L’autorité de l’amour et de la miséricorde.

III Dimanche de Pâques – Année C – 1er mai 2022

Ac 5,27-32.40-41 ; Ps 29; Ap 5,11-14 ; Jn 21,1-19

 

1) L’apparition est une manifestation, comme une rencontre d’amour.

La liturgie de la messe d’aujourd’hui nous guide dans la compréhension et la réflexion de la résurrection du Christ, en nous proposant la troisième apparition de Jésus ressuscité aux apôtres.  Pour la précision, rappelons que dans le langage évangélique, le terme « apparition » a une signification bien plus profonde que celle qu’on lui donne aujourd’hui. C’est-à-dire qu’il ne s’agit pas de l’apparition d’un fantôme ou de quelque chose d’évanescent. Quand l’évangéliste Jean parle d’ « apparition » il parle du Christ qui se révèle, d’une rencontre royale avec le Ressuscité: c’est une rencontre entre des êtres, qui débouchera sur une reconnaissance, un dialogue, un engagement. En effet, l’évangile de son disciple bien-aimé, nous dit que Jésus se manifeste aux pieuses femmes, à MarieMadeleine, aux disciples d’Emmaüs, aux apôtres dans le cénacle. Enfin, aux rencontres, que la liturgie nous a fait réécouter les dimanches précédents, l’évangile de Jean ajoute aujourd’hui l’apparition du Ressuscité à Pierre et 6 autres disciples, sur les rives du lac Tibériade. Ces derniers viennent de rentrer de leur pêche, qui était jadis leur métier.  Le jour n’est pas tout à fait levé et, Jésus se tient sur le rivage, mais ils ne savent pas que c’est Lui, ne le reconnaissent pas, et l’obscurité n’y est pour rien.

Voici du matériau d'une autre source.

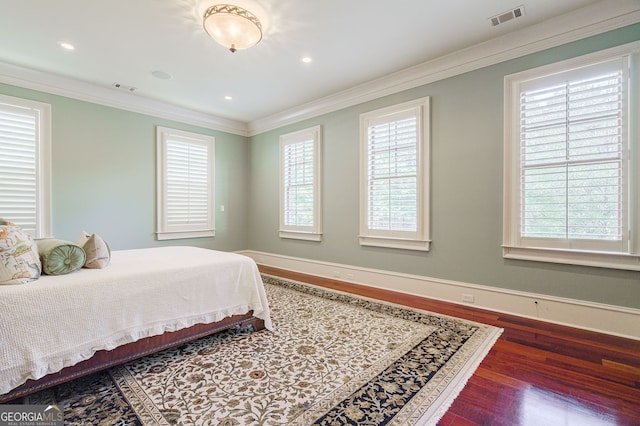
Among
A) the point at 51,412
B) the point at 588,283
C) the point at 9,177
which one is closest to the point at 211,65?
the point at 9,177

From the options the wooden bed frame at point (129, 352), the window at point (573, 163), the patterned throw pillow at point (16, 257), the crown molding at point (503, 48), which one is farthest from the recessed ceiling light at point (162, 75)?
the window at point (573, 163)

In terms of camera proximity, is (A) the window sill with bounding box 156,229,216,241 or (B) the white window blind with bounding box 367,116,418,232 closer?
(B) the white window blind with bounding box 367,116,418,232

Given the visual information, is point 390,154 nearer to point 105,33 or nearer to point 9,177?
point 105,33

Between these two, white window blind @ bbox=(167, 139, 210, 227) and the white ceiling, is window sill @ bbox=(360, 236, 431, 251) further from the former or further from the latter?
white window blind @ bbox=(167, 139, 210, 227)

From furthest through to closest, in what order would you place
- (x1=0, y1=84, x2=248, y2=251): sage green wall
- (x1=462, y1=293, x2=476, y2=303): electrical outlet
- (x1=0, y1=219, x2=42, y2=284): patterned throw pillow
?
(x1=0, y1=84, x2=248, y2=251): sage green wall → (x1=462, y1=293, x2=476, y2=303): electrical outlet → (x1=0, y1=219, x2=42, y2=284): patterned throw pillow

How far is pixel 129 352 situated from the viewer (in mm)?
2021

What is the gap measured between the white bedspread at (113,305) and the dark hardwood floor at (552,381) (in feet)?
5.88

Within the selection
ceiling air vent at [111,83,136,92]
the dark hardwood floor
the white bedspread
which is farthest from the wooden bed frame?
ceiling air vent at [111,83,136,92]

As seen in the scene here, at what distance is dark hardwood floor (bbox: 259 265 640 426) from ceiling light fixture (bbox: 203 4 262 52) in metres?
3.35

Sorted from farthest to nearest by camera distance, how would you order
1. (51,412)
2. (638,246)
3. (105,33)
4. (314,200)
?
1. (314,200)
2. (105,33)
3. (638,246)
4. (51,412)

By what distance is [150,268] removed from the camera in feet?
7.36

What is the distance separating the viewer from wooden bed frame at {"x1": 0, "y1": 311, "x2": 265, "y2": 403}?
5.39 ft

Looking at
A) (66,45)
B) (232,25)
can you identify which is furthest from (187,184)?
(232,25)

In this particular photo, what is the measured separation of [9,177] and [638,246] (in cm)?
685
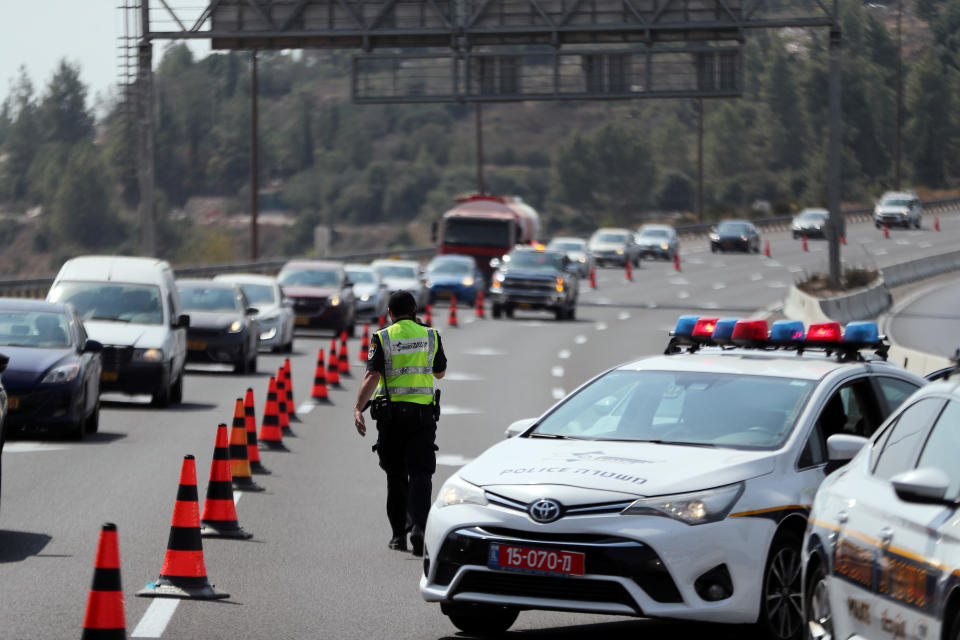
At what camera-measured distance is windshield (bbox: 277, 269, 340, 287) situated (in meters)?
38.8

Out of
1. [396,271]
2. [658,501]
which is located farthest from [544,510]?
[396,271]

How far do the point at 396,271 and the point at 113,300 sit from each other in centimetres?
2550

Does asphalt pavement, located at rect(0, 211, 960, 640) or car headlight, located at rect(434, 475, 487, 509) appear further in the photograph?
asphalt pavement, located at rect(0, 211, 960, 640)

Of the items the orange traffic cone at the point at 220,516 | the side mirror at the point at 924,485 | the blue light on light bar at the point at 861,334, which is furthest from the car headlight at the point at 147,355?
the side mirror at the point at 924,485

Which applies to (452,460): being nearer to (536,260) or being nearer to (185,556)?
(185,556)

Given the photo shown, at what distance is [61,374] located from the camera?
17.1 m

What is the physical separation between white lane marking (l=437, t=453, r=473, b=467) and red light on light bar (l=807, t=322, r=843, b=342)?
673cm

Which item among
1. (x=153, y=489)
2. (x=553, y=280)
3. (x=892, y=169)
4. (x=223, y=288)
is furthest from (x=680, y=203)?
(x=153, y=489)

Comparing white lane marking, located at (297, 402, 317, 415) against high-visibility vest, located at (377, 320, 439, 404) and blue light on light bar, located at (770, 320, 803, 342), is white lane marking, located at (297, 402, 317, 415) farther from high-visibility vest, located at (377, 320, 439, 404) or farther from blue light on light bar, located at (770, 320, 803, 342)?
blue light on light bar, located at (770, 320, 803, 342)

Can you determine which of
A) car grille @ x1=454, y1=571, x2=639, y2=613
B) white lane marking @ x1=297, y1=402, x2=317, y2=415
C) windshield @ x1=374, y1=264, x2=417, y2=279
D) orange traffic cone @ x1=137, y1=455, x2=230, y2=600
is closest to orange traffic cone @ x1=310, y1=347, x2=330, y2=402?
white lane marking @ x1=297, y1=402, x2=317, y2=415

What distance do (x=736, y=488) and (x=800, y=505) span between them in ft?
1.41

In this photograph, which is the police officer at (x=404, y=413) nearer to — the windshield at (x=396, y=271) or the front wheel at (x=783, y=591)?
the front wheel at (x=783, y=591)

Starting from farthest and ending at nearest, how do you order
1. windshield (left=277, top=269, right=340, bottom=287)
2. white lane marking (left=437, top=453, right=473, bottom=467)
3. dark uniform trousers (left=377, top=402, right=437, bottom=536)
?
windshield (left=277, top=269, right=340, bottom=287)
white lane marking (left=437, top=453, right=473, bottom=467)
dark uniform trousers (left=377, top=402, right=437, bottom=536)

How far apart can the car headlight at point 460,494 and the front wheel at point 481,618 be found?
519 millimetres
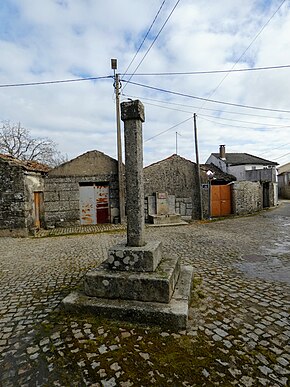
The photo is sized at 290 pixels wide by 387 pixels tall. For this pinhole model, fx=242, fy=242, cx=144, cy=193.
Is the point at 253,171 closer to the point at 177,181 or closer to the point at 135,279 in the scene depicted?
the point at 177,181

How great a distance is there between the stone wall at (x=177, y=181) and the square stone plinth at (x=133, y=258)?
32.5 ft

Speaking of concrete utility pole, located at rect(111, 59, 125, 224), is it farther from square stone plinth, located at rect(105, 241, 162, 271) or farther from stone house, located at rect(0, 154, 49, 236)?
square stone plinth, located at rect(105, 241, 162, 271)

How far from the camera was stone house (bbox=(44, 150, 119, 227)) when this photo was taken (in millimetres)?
12516

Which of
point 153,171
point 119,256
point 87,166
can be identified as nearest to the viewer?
point 119,256

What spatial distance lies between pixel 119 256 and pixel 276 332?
87.2 inches

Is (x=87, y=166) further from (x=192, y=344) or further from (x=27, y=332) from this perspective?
(x=192, y=344)

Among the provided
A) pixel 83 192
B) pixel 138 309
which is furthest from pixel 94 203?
pixel 138 309

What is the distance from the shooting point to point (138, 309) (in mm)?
3115

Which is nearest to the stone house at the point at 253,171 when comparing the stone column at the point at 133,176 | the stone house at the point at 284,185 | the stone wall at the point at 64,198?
the stone house at the point at 284,185

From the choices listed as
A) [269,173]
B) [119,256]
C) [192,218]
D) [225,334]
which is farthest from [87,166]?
[269,173]

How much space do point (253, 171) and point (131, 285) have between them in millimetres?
20553

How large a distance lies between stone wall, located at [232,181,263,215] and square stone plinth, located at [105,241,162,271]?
505 inches

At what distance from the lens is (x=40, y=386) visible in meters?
2.17

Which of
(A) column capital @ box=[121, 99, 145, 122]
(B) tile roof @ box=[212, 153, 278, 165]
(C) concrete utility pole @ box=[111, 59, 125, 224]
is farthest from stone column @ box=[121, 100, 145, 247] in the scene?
(B) tile roof @ box=[212, 153, 278, 165]
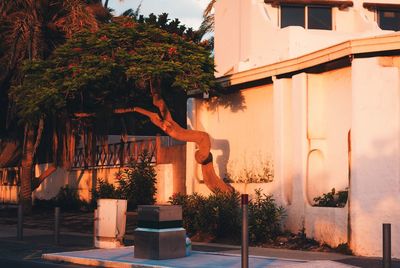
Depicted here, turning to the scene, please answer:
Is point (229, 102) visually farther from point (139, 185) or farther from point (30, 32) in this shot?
point (30, 32)

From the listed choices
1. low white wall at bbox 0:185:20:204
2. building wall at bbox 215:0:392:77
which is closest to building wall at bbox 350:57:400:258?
building wall at bbox 215:0:392:77

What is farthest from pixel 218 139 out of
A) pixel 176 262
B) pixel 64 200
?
pixel 64 200

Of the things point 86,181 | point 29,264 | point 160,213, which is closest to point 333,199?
point 160,213

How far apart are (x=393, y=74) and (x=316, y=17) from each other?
10.6 meters

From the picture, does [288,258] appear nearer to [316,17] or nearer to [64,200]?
[316,17]

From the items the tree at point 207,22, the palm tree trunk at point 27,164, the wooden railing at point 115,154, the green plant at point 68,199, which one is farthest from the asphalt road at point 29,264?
the tree at point 207,22

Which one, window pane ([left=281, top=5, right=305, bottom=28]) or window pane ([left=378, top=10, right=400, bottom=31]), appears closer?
window pane ([left=281, top=5, right=305, bottom=28])

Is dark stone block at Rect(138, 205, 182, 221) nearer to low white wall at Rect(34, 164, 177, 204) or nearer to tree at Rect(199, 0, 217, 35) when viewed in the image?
low white wall at Rect(34, 164, 177, 204)

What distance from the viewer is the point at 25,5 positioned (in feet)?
92.4

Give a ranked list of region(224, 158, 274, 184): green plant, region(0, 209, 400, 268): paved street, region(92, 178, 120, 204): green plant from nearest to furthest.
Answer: region(0, 209, 400, 268): paved street < region(224, 158, 274, 184): green plant < region(92, 178, 120, 204): green plant

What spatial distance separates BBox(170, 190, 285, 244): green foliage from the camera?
18719 millimetres

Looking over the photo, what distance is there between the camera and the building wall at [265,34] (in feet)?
80.5

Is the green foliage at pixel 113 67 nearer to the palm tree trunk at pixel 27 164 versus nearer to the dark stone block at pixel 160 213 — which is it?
the dark stone block at pixel 160 213

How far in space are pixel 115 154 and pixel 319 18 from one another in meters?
11.4
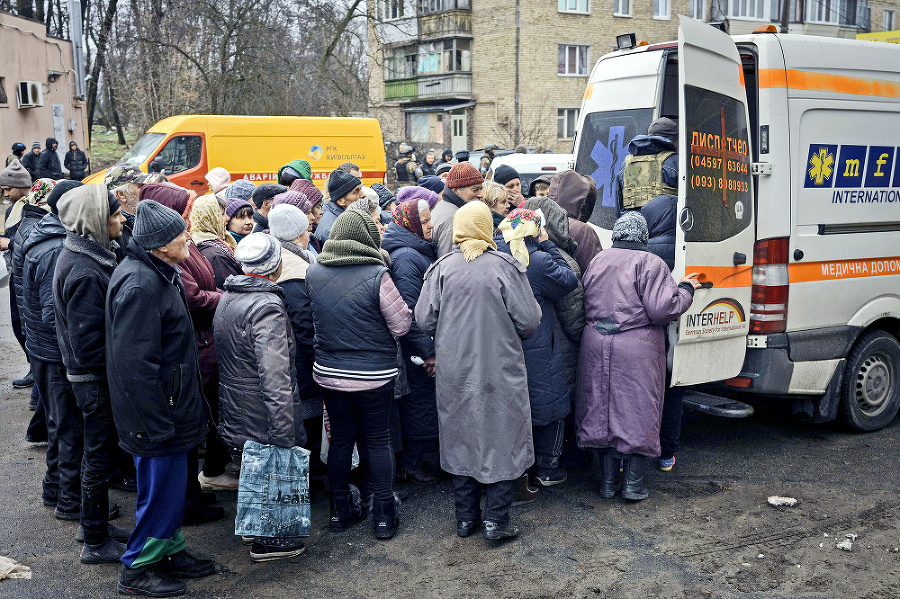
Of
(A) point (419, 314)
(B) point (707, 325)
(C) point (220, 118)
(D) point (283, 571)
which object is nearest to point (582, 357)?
(B) point (707, 325)

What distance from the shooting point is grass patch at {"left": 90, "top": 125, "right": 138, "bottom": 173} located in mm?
27422

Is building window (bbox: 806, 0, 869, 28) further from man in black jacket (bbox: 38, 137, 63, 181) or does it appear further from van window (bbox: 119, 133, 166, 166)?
man in black jacket (bbox: 38, 137, 63, 181)

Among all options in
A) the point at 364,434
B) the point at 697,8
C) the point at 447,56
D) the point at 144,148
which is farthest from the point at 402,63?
the point at 364,434

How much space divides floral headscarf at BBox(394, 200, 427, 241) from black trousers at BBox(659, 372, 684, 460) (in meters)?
1.88

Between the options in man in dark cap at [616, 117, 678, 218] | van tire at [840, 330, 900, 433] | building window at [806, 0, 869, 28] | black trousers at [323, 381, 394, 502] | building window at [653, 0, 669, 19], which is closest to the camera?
black trousers at [323, 381, 394, 502]

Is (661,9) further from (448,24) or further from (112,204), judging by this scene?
(112,204)

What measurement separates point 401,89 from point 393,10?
3.94m

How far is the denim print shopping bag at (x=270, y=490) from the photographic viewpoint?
412cm

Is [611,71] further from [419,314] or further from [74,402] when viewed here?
[74,402]

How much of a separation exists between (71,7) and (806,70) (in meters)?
22.6

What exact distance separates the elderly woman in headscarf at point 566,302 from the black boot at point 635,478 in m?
0.52

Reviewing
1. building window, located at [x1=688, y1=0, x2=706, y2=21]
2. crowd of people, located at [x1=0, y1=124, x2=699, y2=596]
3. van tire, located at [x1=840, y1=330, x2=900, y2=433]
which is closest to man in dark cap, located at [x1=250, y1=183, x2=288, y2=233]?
crowd of people, located at [x1=0, y1=124, x2=699, y2=596]

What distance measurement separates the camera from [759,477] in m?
5.27

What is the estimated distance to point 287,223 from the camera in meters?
4.96
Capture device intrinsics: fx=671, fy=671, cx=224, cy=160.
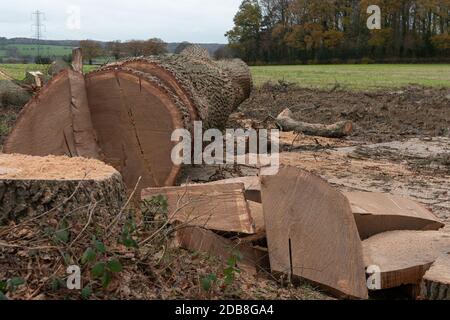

C’est lui, Jésus Ressuscité, qui les éclaire par des signes qui font remonter à leurs esprits des souvenirs. Souvenirs d’expériences vécues avec leur Maître, ce même Jésus qui, maintenant, va au-devant d’eux, se fait « rencontre », après avoir triomphé de la mort.

C’est l’amour du disciple bien-aimé qui a reconnu en premier le Christ.

C’est Pierre qui a pris l’initiative de se jeter de la barque pour arriver le premier jusqu’au Christ. Ces deux faits montrent les deux traits qui caractérisent chaque disciple : l’intuition de leur amour et leur promptitude à nager vers le Christ et jeter leurs filets de pêche, qui fait allusion à leur mission de pêcheurs d’hommes.

2) La pêche et le repas.

La fatigue nocturne des pécheurs fut vaine car Jésus avait dit « en dehors de moi, vous ne pouvez rien faire » (Jn 15,5). Mais avec lui tout change : ils jettent à nouveau leurs filets et cette fois-ci les retirent plein de poissons : 153 gros poissons.

C’est la présence du Seigneur qui remplit les filets, et c’est toujours sa Parole qui rendra efficace, à tout moment, la mission des disciples. Cette mission sera toujours vide sans le Christ et toujours fructueuse avec lui.

Mais le Ressuscité se manifeste, c’est-à-dire apparait aux yeux des disciples, non seulement au moment de leur pêche mais également en les invitant : « Venez manger ».

Il y a une étroite connexion entre la pêche et le repas.  Les disciples reconnaissent le Seigneur quand Il leur dit : « venez manger ». Quand, au lever du jour, Jésus leur distribue le poisson, grillé sur un feu de braise avec du pain, il répète un des gestes les plus symboliques de toute sa vie sur terre : la miséricorde de la table servie. Jésus distribue pain et poissons (Jn 21,13),

Sur la rive du lac, ce geste de distribuer le poisson grillé sur un feu de braise avec le pain, se transforme en un silencieux et vivant souvenir de la multiplication des pains qui avait marqué le dernier repas du Fils de Dieu, avant de mourir. Ce jour-là, Jésus avait accompli ce geste d’amour extrême, pour marquer son dévouement total. Dévouement qui est sa vraie identité, l’identité d’un Dieu qui est Don, et s’est fait homme pour nous sauver en se donnant totalement. Jésus ressuscité se fait reconnaître en accomplissant des gestes de dévouement qui fut la vérité de tout son parcours. Ce dévouement appartient à Jésus sur terre et au Seigneur ressuscité. Cette identité l’accompagne dans chaque situation, elle révèle qui il est véritablement, et demande à être suivie en faisant don de soi.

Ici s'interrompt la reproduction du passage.